Saved entries
——————
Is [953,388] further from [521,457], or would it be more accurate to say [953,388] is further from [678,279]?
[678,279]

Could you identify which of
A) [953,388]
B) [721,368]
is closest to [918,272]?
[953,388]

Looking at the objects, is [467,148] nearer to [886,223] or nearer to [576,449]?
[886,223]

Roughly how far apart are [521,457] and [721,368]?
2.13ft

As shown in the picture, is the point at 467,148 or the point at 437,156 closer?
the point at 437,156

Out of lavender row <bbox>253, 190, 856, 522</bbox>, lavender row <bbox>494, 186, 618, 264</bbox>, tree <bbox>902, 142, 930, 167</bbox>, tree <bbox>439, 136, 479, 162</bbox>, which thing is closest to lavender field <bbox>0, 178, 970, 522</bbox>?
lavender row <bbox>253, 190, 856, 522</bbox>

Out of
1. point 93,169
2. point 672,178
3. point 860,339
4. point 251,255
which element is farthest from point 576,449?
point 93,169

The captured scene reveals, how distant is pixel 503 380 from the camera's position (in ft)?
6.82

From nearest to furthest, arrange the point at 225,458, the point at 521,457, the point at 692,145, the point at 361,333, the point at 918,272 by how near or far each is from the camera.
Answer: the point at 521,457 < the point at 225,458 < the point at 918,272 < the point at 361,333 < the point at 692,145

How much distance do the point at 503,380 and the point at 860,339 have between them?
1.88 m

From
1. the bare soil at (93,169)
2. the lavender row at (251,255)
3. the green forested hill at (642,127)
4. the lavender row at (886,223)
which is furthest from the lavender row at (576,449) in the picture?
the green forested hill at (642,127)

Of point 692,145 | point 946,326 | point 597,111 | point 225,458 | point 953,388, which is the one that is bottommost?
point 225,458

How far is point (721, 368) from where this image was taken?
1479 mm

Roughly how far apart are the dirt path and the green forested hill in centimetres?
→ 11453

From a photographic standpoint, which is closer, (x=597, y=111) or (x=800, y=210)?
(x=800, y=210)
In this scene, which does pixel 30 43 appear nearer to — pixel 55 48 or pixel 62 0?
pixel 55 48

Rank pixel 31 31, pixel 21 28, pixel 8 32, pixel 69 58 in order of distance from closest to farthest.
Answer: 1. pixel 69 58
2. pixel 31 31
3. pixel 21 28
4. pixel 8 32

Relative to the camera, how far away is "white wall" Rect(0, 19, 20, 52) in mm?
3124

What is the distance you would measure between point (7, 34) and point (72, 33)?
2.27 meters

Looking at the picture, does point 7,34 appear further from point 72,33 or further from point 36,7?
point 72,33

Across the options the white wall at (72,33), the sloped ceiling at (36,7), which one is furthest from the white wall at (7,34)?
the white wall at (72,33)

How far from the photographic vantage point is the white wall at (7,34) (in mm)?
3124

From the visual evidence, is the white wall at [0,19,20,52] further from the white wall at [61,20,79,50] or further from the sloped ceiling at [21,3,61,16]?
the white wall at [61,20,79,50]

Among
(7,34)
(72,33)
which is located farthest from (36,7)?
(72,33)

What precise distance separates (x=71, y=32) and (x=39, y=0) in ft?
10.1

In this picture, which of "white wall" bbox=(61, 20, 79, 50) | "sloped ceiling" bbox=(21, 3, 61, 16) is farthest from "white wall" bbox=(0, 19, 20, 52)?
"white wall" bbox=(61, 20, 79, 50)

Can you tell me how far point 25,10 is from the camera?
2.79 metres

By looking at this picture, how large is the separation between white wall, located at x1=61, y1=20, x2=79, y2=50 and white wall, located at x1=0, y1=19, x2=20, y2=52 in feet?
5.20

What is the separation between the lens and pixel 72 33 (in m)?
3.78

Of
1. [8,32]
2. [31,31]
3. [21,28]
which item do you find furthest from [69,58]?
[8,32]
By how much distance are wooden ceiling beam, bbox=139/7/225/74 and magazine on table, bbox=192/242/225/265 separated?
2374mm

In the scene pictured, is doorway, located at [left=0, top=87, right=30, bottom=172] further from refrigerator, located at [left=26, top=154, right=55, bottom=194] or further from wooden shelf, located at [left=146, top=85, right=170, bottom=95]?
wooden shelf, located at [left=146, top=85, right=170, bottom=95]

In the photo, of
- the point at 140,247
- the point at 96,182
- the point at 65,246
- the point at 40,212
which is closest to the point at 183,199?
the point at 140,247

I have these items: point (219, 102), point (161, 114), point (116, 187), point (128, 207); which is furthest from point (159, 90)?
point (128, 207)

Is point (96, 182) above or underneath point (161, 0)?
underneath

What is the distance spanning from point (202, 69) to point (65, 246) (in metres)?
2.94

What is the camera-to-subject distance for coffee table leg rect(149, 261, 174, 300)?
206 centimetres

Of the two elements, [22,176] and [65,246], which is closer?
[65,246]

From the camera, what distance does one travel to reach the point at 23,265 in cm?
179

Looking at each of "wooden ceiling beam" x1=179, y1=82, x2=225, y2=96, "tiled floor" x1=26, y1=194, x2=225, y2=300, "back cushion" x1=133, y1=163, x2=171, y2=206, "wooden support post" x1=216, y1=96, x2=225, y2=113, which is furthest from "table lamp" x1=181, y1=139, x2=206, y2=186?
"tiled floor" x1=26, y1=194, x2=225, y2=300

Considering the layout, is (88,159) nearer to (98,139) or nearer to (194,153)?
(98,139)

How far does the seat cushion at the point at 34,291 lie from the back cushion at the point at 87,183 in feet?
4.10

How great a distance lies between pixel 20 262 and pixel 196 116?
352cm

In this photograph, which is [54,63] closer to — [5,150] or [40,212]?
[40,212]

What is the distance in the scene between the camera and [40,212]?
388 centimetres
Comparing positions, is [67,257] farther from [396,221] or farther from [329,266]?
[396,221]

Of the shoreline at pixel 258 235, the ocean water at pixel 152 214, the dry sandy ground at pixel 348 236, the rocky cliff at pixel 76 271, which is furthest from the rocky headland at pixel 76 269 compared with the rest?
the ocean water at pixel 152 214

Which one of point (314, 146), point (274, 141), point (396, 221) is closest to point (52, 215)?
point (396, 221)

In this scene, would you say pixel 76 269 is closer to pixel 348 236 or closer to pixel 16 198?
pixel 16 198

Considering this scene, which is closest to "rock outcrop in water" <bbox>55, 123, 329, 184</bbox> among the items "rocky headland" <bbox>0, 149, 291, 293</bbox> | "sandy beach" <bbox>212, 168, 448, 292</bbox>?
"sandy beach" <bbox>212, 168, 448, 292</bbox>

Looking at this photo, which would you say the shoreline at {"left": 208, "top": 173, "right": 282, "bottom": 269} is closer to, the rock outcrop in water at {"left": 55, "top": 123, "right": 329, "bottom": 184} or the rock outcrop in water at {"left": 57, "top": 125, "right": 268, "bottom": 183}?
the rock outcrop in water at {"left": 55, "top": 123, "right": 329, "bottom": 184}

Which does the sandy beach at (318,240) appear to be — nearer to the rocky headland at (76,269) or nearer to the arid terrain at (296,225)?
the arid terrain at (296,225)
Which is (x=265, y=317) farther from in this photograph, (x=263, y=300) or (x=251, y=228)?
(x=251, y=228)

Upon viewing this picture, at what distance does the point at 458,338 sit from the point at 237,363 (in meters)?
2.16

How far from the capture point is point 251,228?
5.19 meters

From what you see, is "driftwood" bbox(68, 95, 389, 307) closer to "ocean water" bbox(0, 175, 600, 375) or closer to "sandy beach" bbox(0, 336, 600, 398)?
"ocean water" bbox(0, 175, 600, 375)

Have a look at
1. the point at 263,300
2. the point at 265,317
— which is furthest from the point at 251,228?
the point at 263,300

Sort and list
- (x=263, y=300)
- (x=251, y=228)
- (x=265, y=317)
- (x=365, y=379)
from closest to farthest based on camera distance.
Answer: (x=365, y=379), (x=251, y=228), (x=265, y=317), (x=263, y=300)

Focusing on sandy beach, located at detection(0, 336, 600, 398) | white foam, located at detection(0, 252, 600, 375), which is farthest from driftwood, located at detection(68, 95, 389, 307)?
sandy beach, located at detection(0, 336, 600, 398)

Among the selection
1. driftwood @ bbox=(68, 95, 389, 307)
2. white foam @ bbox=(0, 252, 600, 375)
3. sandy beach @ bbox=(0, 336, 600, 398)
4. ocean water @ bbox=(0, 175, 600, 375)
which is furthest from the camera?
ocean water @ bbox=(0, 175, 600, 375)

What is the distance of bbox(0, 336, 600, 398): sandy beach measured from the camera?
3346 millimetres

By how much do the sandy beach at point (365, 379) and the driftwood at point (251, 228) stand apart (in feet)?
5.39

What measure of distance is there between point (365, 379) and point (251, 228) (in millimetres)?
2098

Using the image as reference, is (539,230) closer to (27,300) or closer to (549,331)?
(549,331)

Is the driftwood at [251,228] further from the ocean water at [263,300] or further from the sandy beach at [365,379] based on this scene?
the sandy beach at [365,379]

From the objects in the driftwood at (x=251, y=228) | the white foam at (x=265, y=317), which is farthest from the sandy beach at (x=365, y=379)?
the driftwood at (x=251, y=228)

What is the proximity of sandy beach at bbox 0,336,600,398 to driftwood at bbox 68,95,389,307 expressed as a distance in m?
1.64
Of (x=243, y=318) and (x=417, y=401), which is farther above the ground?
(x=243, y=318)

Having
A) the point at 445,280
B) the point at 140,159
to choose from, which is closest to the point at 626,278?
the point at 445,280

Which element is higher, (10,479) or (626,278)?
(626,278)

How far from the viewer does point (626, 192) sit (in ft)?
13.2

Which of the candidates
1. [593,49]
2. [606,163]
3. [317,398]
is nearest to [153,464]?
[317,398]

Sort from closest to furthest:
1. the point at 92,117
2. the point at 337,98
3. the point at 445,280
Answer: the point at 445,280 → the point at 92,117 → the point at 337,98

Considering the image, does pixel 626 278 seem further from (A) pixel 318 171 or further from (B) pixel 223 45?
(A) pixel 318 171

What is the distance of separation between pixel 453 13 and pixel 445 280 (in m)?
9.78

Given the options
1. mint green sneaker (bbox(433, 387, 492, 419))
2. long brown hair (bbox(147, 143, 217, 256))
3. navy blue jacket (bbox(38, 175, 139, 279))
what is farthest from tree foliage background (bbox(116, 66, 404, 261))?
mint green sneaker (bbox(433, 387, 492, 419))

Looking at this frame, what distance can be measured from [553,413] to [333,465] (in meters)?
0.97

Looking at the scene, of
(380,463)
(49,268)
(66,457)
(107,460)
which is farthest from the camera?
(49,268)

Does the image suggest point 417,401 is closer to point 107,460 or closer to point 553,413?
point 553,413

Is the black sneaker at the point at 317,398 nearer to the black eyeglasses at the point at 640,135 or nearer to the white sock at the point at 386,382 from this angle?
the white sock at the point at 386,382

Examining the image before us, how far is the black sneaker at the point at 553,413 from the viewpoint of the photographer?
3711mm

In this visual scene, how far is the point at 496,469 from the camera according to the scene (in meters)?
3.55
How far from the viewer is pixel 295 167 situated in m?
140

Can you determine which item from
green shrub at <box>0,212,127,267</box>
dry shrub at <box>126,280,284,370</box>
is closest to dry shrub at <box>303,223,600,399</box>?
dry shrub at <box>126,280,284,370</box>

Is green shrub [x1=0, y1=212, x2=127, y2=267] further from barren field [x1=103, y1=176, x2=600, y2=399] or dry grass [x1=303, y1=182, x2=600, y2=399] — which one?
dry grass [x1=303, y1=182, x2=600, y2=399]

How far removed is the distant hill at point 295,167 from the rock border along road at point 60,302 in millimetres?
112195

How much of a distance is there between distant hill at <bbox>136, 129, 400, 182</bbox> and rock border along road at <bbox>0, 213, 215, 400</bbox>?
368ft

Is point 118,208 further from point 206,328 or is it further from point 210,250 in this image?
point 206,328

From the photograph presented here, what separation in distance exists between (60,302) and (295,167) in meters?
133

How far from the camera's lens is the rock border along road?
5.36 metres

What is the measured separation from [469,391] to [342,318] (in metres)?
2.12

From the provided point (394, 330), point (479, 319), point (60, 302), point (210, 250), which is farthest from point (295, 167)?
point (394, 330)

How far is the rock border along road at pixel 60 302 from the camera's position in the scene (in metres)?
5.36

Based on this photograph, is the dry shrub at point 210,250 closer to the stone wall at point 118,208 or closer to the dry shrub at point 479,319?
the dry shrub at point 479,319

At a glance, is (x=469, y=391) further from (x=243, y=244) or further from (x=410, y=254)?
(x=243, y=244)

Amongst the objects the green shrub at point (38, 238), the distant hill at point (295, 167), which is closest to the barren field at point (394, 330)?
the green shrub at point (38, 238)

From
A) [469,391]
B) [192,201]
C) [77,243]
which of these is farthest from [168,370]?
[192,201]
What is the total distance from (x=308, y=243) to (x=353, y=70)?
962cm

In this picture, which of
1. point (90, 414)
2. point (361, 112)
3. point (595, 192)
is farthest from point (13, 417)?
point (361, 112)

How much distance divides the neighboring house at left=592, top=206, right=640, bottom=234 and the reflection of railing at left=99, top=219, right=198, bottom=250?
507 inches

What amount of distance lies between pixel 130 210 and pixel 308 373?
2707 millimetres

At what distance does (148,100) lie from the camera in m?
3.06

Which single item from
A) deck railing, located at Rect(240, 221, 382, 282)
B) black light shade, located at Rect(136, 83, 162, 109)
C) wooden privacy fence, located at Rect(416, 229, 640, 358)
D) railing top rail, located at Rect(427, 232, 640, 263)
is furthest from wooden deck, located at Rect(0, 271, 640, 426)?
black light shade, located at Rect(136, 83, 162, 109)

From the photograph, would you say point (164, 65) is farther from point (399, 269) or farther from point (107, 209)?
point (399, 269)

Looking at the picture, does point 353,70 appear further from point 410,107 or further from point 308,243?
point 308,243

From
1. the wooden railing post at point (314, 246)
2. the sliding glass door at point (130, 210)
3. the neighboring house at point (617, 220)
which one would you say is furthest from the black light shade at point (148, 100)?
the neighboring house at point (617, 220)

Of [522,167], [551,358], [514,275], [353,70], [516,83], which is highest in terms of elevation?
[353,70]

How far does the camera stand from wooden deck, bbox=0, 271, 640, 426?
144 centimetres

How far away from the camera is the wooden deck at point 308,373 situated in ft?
——————
Work to be completed: Please edit the part of the rows that opens with the line containing "Is green shrub" and closes with the line containing "2707 millimetres", replacing "rock border along road" with "stone border along road" and leaving everything else unchanged. Return only that part.

Task result:
Is green shrub [x1=0, y1=212, x2=127, y2=267] further from barren field [x1=103, y1=176, x2=600, y2=399] or dry grass [x1=303, y1=182, x2=600, y2=399] — which one?
dry grass [x1=303, y1=182, x2=600, y2=399]

How far removed is the distant hill at point 295,167 from the stone border along road at point 60,302 in millimetres?
112195

How much of a distance is there between distant hill at <bbox>136, 129, 400, 182</bbox> and stone border along road at <bbox>0, 213, 215, 400</bbox>?
368ft

Is point 118,208 further from point 206,328 or is it further from point 210,250 in this image?
point 206,328

From the photograph presented here, what separation in distance exists between (60,302) and (295,167) in meters?
133

How far from the camera's lens is the stone border along road?
5.36 metres

What is the measured separation from [469,391] to [342,318] (in metres)?
2.12

From the provided point (394, 330), point (479, 319), point (60, 302), point (210, 250), which is farthest from point (295, 167)?
point (394, 330)

How far is the stone border along road at pixel 60 302 from the camera's position in the scene (in metres)?
5.36

Based on this photograph, is the dry shrub at point 210,250 closer to the stone wall at point 118,208 or closer to the dry shrub at point 479,319?
the dry shrub at point 479,319

At a glance, is (x=469, y=391) further from (x=243, y=244) or further from (x=410, y=254)?
(x=243, y=244)

Amongst the objects the green shrub at point (38, 238), the distant hill at point (295, 167), which is closest to the barren field at point (394, 330)?
the green shrub at point (38, 238)

From
A) [469,391]
B) [192,201]
C) [77,243]
which of these is farthest from [168,370]?
[192,201]
What is the total distance from (x=308, y=243) to (x=353, y=70)?
962cm

In this picture, which of
1. point (90, 414)
2. point (361, 112)
3. point (595, 192)
is farthest from point (13, 417)?
point (361, 112)

How much distance divides the neighboring house at left=592, top=206, right=640, bottom=234 and the reflection of railing at left=99, top=219, right=198, bottom=250?
507 inches

What amount of distance lies between pixel 130 210 and pixel 308 373?
2707 millimetres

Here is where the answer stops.